El listo y el tonto

Leo que en los desayunos de TV el académico Francisco Rico ha declarado que el hallazgo de los huesos de Cervantes le parece una chorrada. No puedo estar más de acuerdo con él, además, la visión de ese amasijo de huesos revueltos me parece macabra y desagradable. Quien crea que eso va a promocionar el turismo en Madrid, es un optimista.

Paco Rico es un realista, algunos le tildan de cínico y otras cosas más, pero tiene toda la razón al explicar que lo que se debe de desenterrar de Cervantes es su obra, y leerla.
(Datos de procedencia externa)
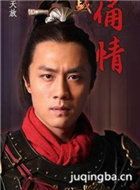 古今大战秦俑情演员杜淳剧照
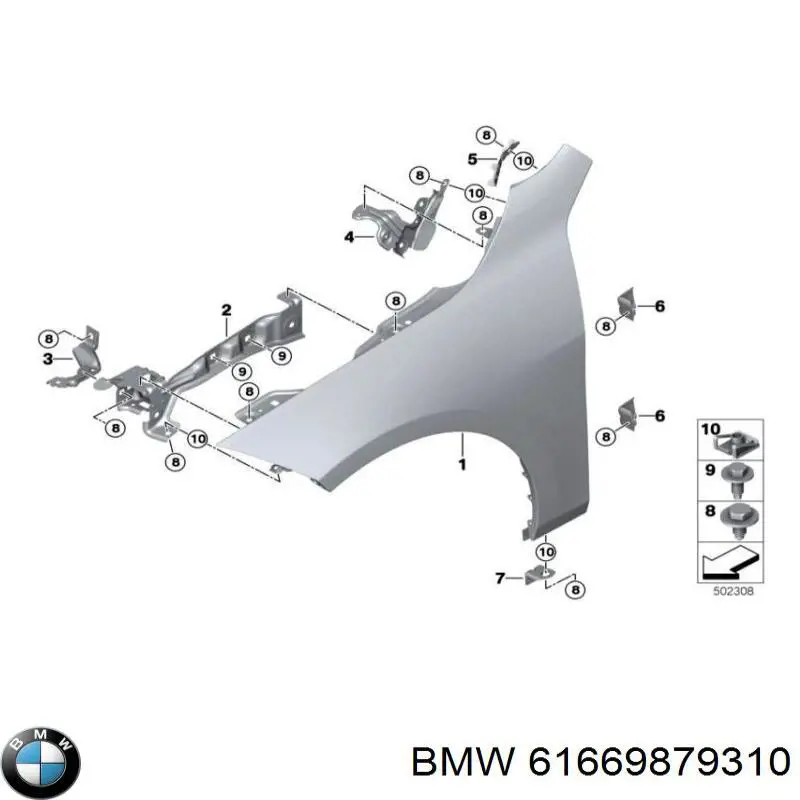 61669879310 BMW 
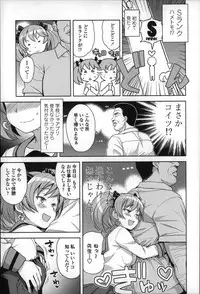 [Tamagoro] Hametomo Collection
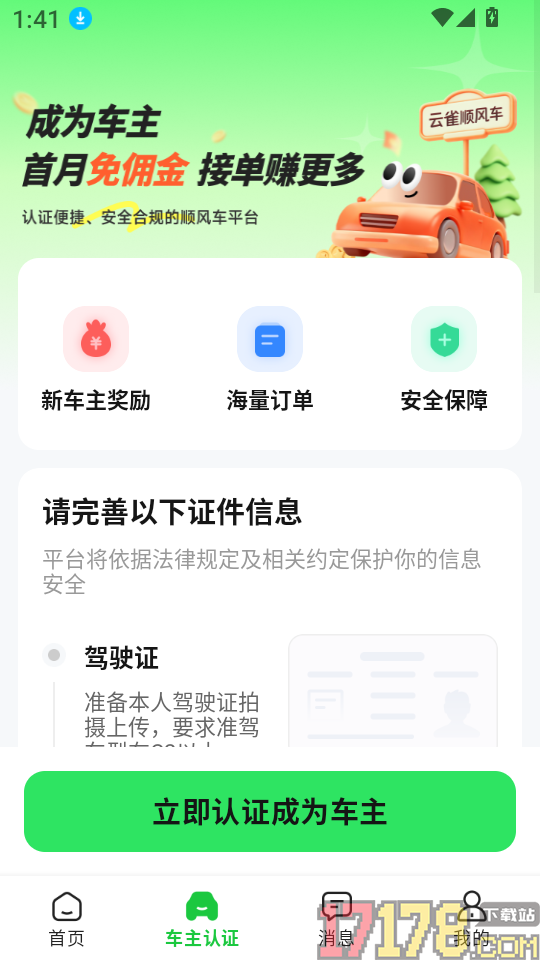 云雀顺风车官网版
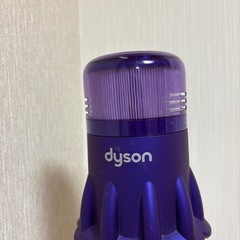 ダイソン　掃除機！スタンド付きの画像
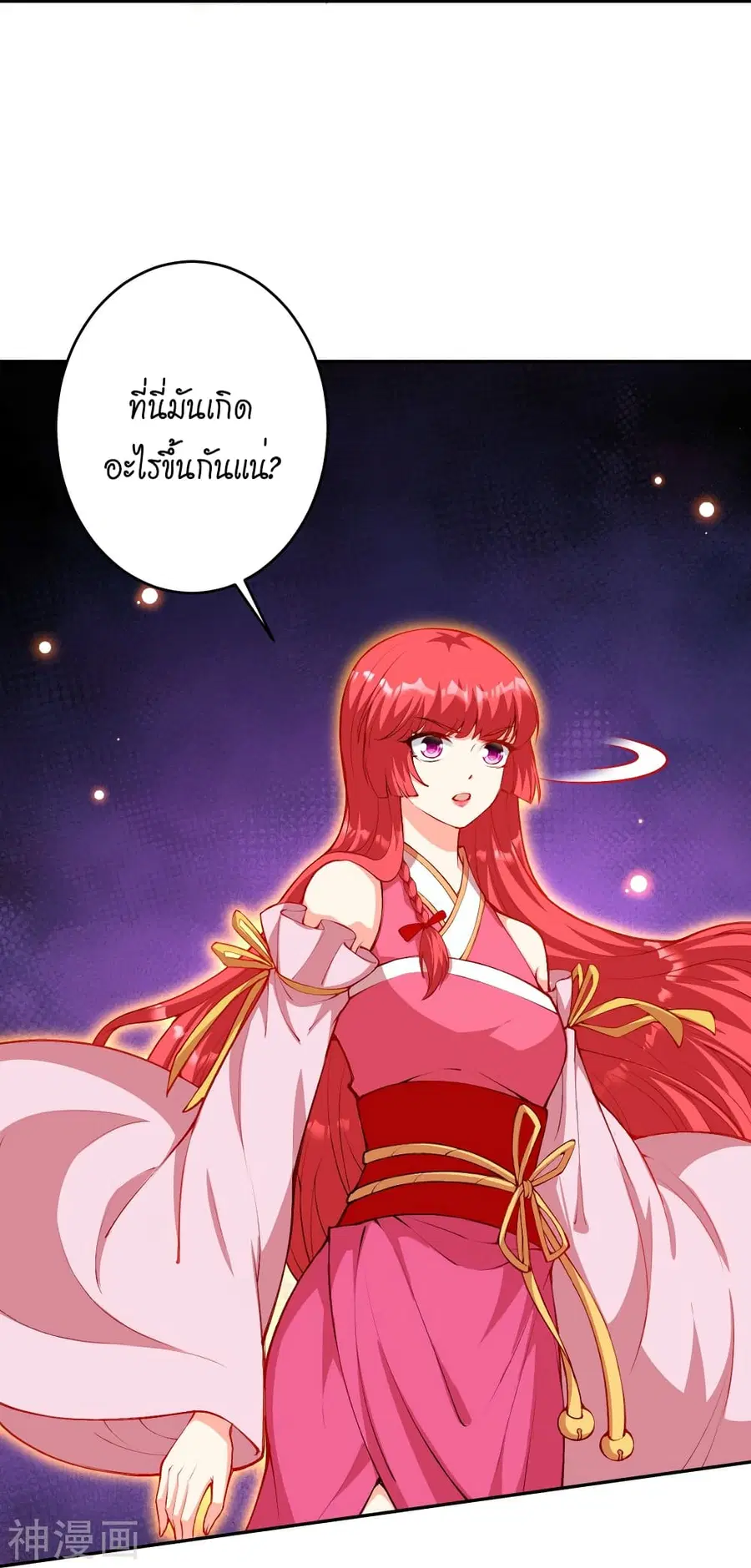 Against the Gods ตอนที่ 479 หน้า 7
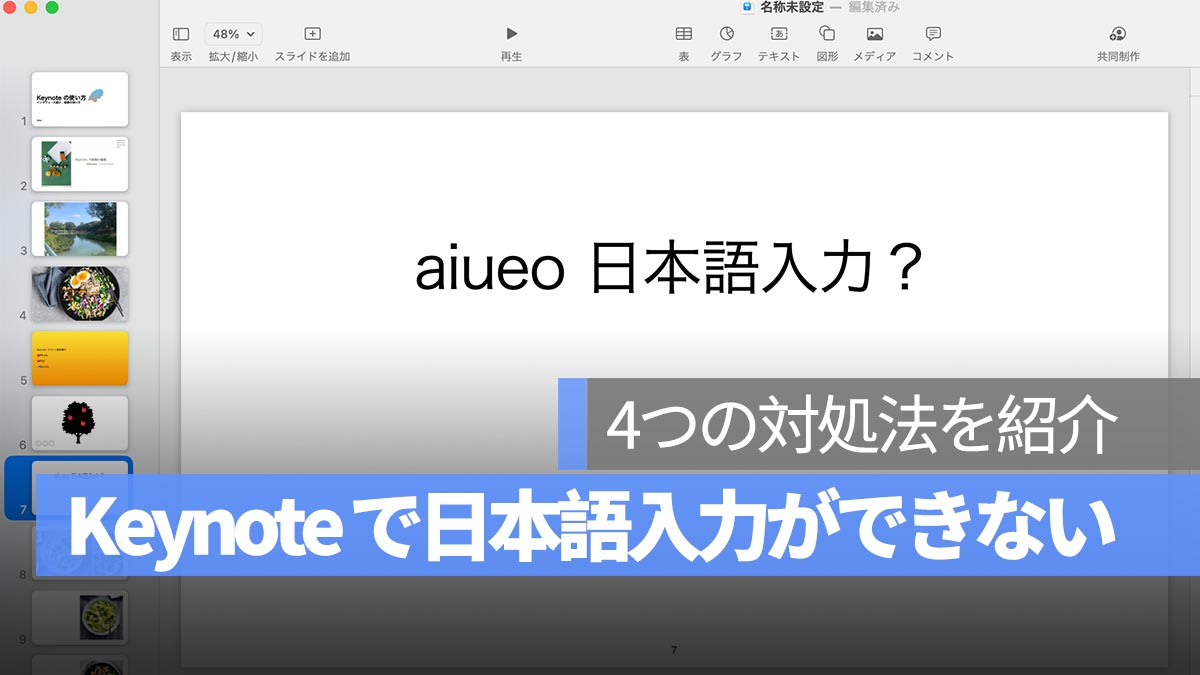 Keynote 日本語入力できない場合の対処法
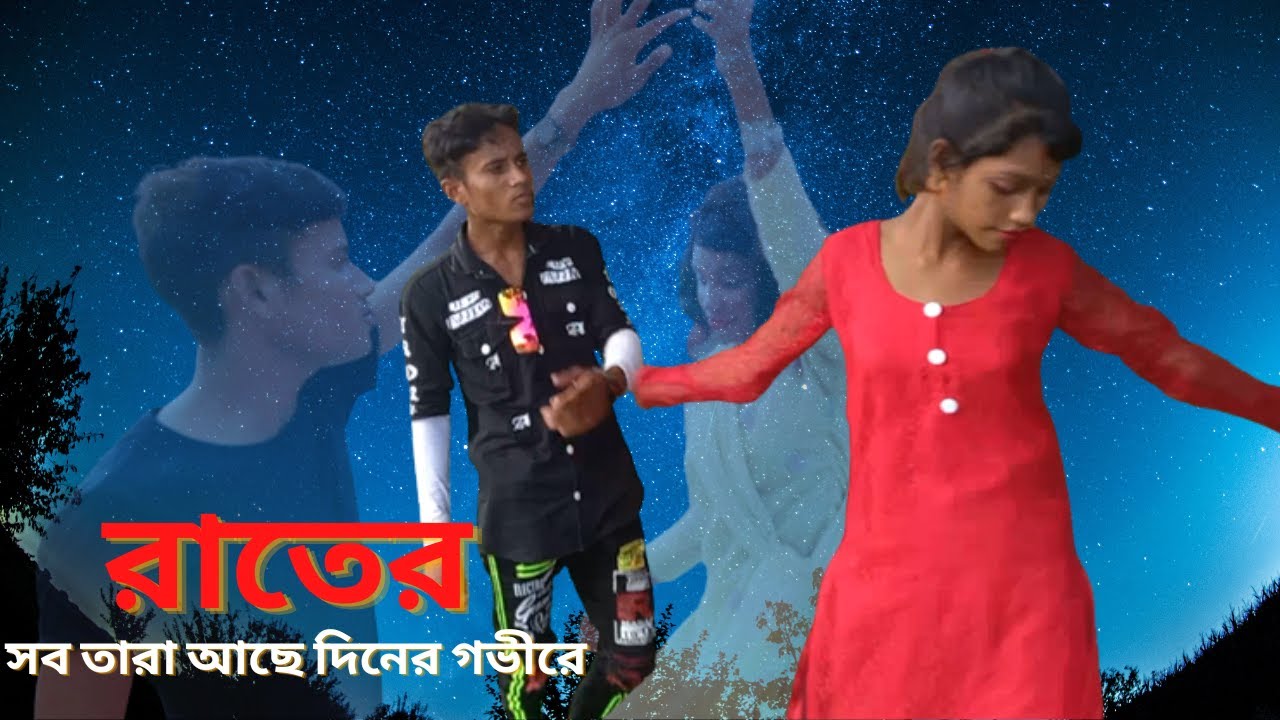 রাতের সব তারা আছে  | Rater sob tara aache  | Tui ki amar hobi re  | New polli tv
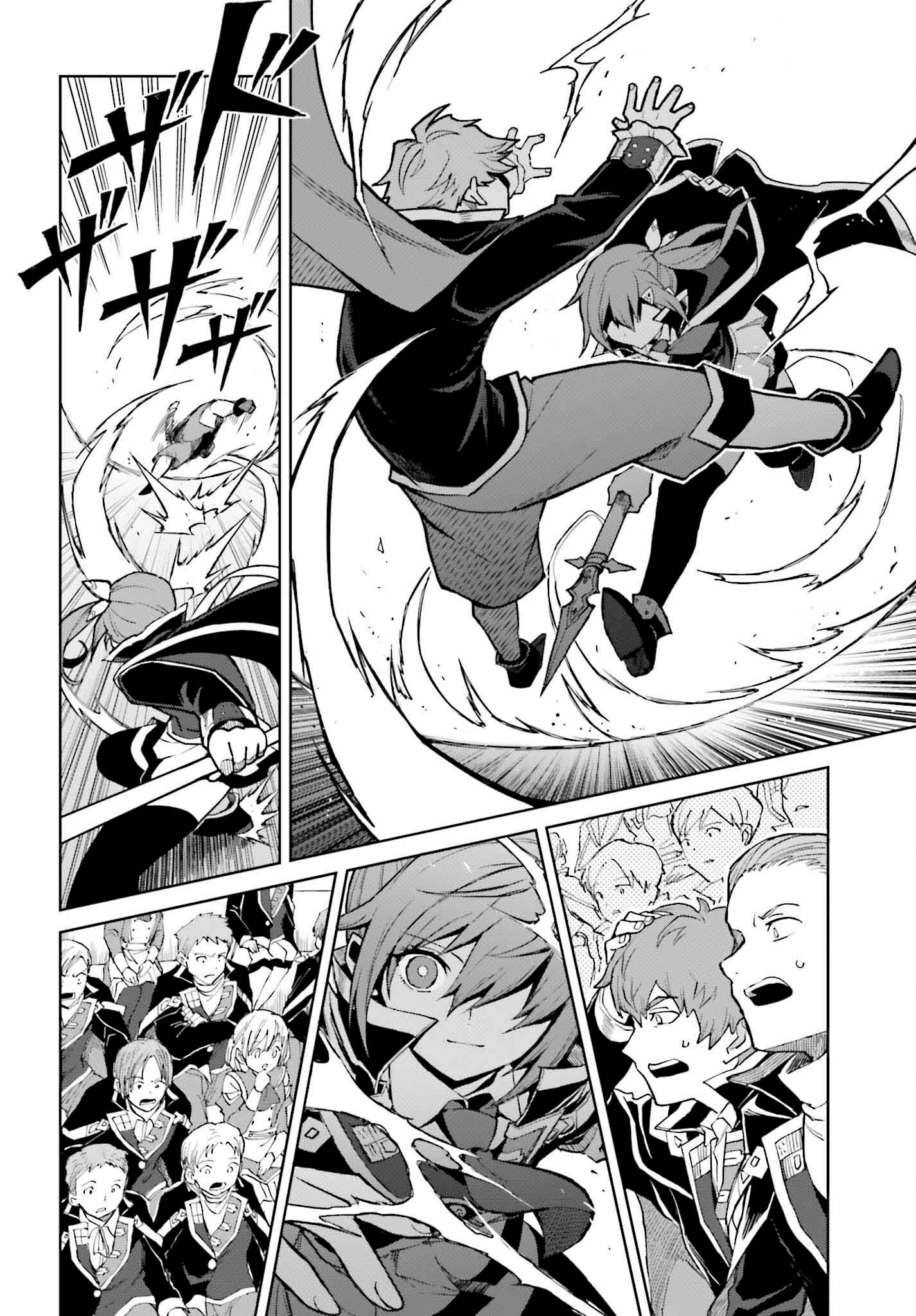 Read Shin no Jitsuryoku wa Girigiri Made Kakushite Iyou to Omou ES Manga Online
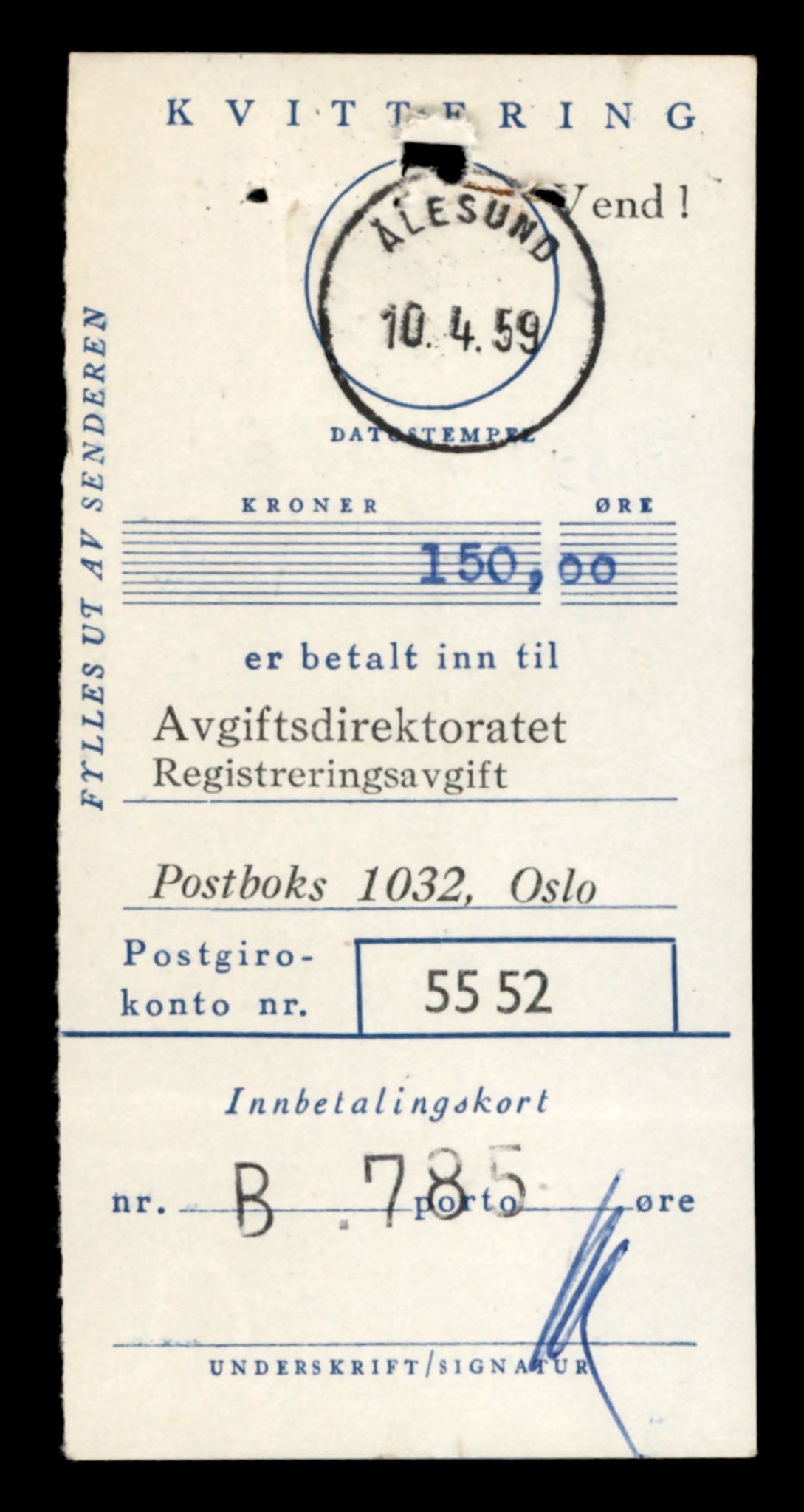 Møre og Romsdal vegkontor - Ålesund trafikkstasjon, AV/SAT-A-4099/F/Fe/L0038: Registreringskort for kjøretøy T 13180 - T 13360, 1927-1998, p. 2897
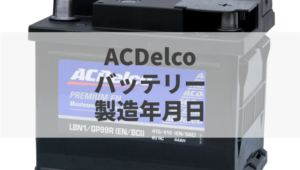 実例で納得 Acdelco Acデルコ バッテリーの製造年月日の読み方 バッテリーラボ 実例で納得 Acdelco Acデルコ バッテリーの製造年月日の読み方 バッテリーラボ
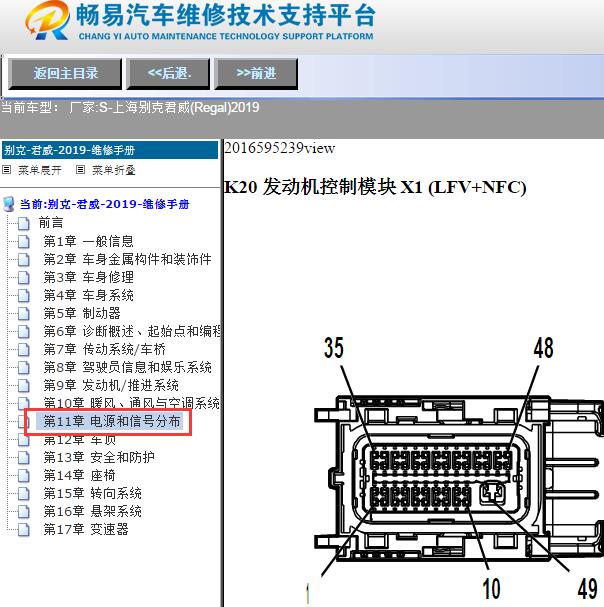 2019年上海别克-君威(Regal)发动机电脑针脚图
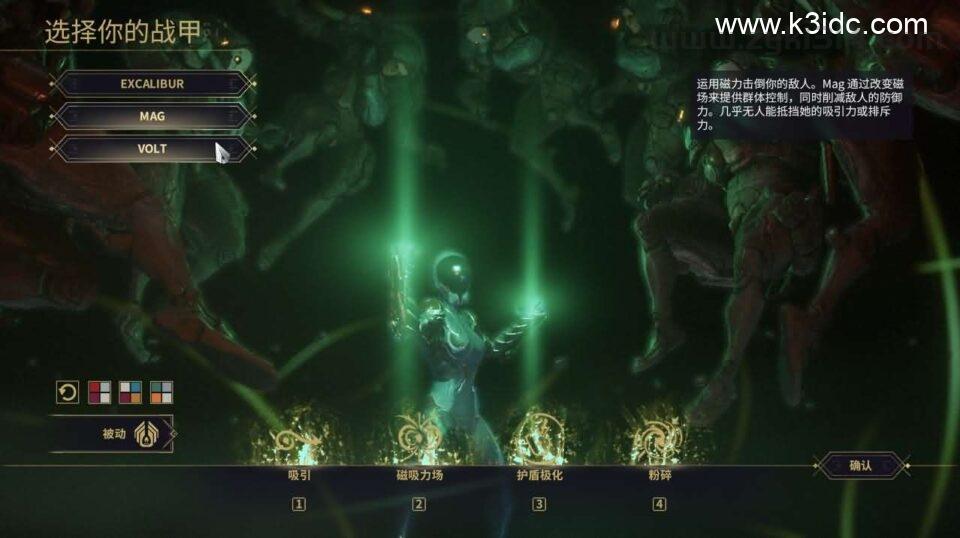 3D星际MMORPG端游【星际战甲OpenWF】最新整理WIN系服务端+PC客户端+Mod修改教程+Mod编辑器+全物品ID元数据+详细搭建教程+视频教程  端游 怀旧 第2张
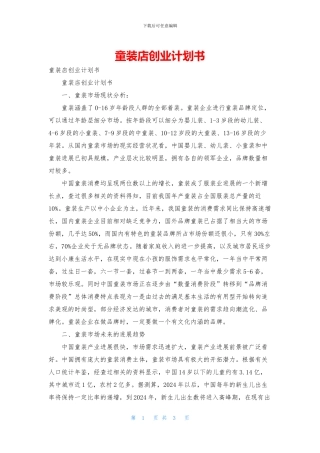 童装店创业计划书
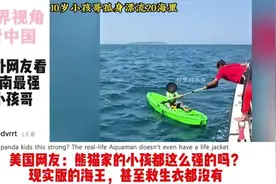 外国网友看海南10岁小孩哥海上漂流20公里！爱好钓鱼没有年龄视频封面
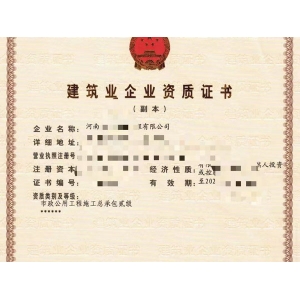 郑州电力二级资质转让郑州市政二级资质转让包变更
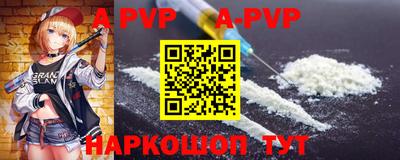 гидра Кингисепп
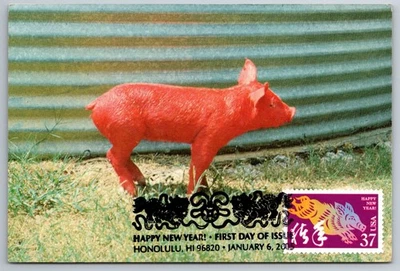 3895l Chinese Lunar New Year Boar FDC Maxi Card - Image 1 of 2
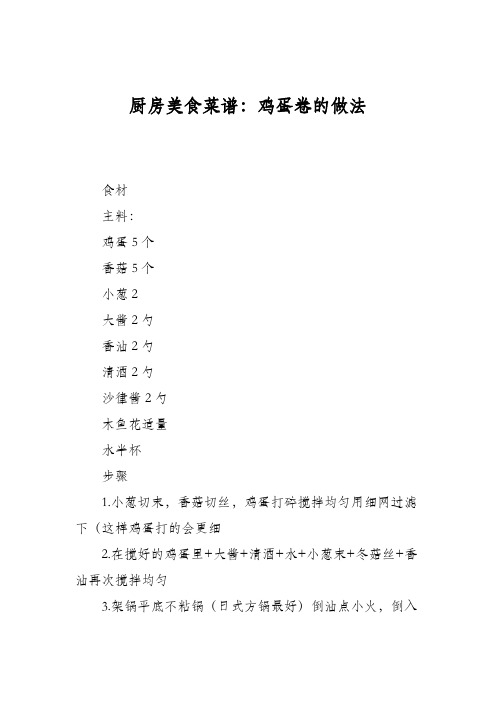 厨房美食菜谱：鸡蛋卷的做法_0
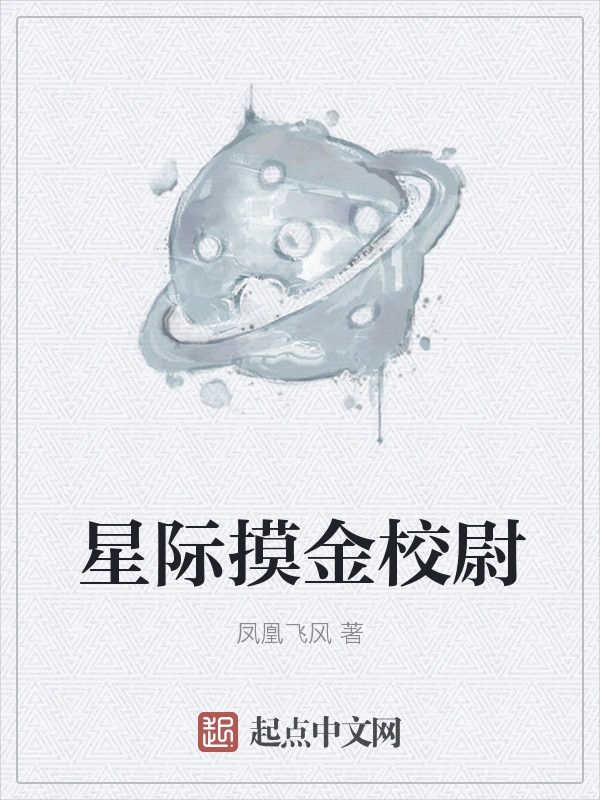 星际摸金校尉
Contrasta con la lucidez de Rico la estulticia de un político del PP, un tal Antonio Sanz, andaluz, quien afirmó “Lo voy a decir muy claro. Yo no quiero y no me gusta que a Andalucía se la mande desde Catalunya ni que su futuro lo decida un político que se llama Albert”. Como le comprendo señor Sanz, a mí no me gustó nada que me mandaran desde Andalucía por un llamado Felipe, y me tuve que aguantar doce años de mi efímera vida. Sin AVE de Barcelona a Madrid por culpa de ese Felipe.

El problema de los tontos es que no descansan nunca. Prefiero un malo a un idiota. Me indigna que se utilice la condición de catalán de Rivera para deslegitimizar las aspiraciones de Ciutadans a ser un partido con presencia en toda España. Me indigna esa postura porque supone admitir que los catalanes no somos españoles, ya que no podemos aspirar a ser presidentes de España o gobernar el país como cualquier gallego, sin ir más lejos.

Los idiotas separadores crean independentistas cada semana. Si los derechos no son iguales para todos y Cataluña es una colonia vetada a gobernar la metrópoli, ¿Qué país estamos construyendo?.